Compile error says :
(argument mismatch; int cannot be converted to java.lang.String)
but this code does compile:
int length = asList("str1", "str2").stream()
.reduce(0, (accumulatedInt, str ) -> accumulatedInt + str.length(),
(accumulatedInt, accumulatedInt2) -> accumulatedInt + accumulatedInt2);
I understand that the combiner method is used in parallel streams - so in my example it is adding together two intermediate accumulated ints.
But I don't understand why the first example doesn't compile without the combiner or how the combiner is solving the conversion of string to int since it is just adding together two ints.
Can anyone shed light on this?
Eran's answer described the differences between the two-arg and three-arg versions of reduce in that the former reduces Stream<T> to T whereas the latter reduces Stream<T> to U. However, it didn't actually explain the need for the additional combiner function when reducing Stream<T> to U.
One of the design principles of the Streams API is that the API shouldn't differ between sequential and parallel streams, or put another way, a particular API shouldn't prevent a stream from running correctly either sequentially or in parallel. If your lambdas have the right properties (associative, non-interfering, etc.) a stream run sequentially or in parallel should give the same results.
Let's first consider the two-arg version of reduction:
T reduce(I, (T, T) -> T)
The sequential implementation is straightforward. The identity value I is "accumulated" with the zeroth stream element to give a result. This result is accumulated with the first stream element to give another result, which in turn is accumulated with the second stream element, and so forth. After the last element is accumulated, the final result is returned.

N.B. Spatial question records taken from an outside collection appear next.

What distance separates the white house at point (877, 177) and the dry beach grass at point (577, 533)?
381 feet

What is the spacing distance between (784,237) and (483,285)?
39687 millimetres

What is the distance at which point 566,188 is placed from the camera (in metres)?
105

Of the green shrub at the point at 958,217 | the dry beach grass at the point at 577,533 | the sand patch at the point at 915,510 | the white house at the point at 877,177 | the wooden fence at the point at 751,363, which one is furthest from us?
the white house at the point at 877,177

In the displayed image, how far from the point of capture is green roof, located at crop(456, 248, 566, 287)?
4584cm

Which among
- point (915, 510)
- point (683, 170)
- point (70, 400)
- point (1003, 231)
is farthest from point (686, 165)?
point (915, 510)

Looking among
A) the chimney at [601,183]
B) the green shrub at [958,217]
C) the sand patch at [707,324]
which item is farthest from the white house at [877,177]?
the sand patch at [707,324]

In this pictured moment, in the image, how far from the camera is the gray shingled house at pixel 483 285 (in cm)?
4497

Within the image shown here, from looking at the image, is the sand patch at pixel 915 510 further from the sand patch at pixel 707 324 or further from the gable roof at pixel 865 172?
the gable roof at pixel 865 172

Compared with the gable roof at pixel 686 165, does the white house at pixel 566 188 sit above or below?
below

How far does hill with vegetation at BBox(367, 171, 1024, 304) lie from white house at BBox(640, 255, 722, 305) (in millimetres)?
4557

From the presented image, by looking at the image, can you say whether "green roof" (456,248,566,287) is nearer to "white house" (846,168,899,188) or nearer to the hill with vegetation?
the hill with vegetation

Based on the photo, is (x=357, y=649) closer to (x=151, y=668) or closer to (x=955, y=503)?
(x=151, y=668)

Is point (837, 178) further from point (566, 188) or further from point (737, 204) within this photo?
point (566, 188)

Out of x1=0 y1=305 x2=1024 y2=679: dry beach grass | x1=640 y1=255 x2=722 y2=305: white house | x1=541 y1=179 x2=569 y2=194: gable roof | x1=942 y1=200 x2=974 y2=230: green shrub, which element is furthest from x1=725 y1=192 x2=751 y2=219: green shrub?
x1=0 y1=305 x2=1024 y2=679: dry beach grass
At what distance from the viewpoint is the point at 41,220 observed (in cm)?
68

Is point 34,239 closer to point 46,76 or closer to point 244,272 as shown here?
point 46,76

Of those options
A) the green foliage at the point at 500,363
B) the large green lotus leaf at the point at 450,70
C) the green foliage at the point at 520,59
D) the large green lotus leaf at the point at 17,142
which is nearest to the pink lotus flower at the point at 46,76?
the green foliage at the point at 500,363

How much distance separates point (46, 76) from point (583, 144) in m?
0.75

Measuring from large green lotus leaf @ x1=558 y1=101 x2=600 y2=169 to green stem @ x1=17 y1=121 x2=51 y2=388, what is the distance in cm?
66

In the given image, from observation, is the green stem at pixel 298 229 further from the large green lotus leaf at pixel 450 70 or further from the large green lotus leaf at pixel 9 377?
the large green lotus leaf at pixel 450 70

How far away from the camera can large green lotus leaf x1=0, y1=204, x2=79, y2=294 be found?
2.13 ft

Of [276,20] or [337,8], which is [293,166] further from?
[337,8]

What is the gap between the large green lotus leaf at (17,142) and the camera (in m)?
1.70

The parallel implementation starts off by splitting the stream into segments. Each segment is processed by its own thread in the sequential fashion I described above. Now, if we have N threads, we have N intermediate results. These need to be reduced down to one result. Since each intermediate result is of type T, and we have several, we can use the same accumulator function to reduce those N intermediate results down to a single result.
Now let's consider a hypothetical two-arg reduction operation that reduces Stream<T> to U. In other languages, this is called a "fold" or "fold-left" operation so that's what I'll call it here. Note this doesn't exist in Java.
U foldLeft(I, (U, T) -> U)
(Note that the identity value I is of type U.)
The sequential version of foldLeft is just like the sequential version of reduce except that the intermediate values are of type U instead of type T. But it's otherwise the same. (A hypothetical foldRight operation would be similar except that the operations would be performed right-to-left instead of left-to-right.)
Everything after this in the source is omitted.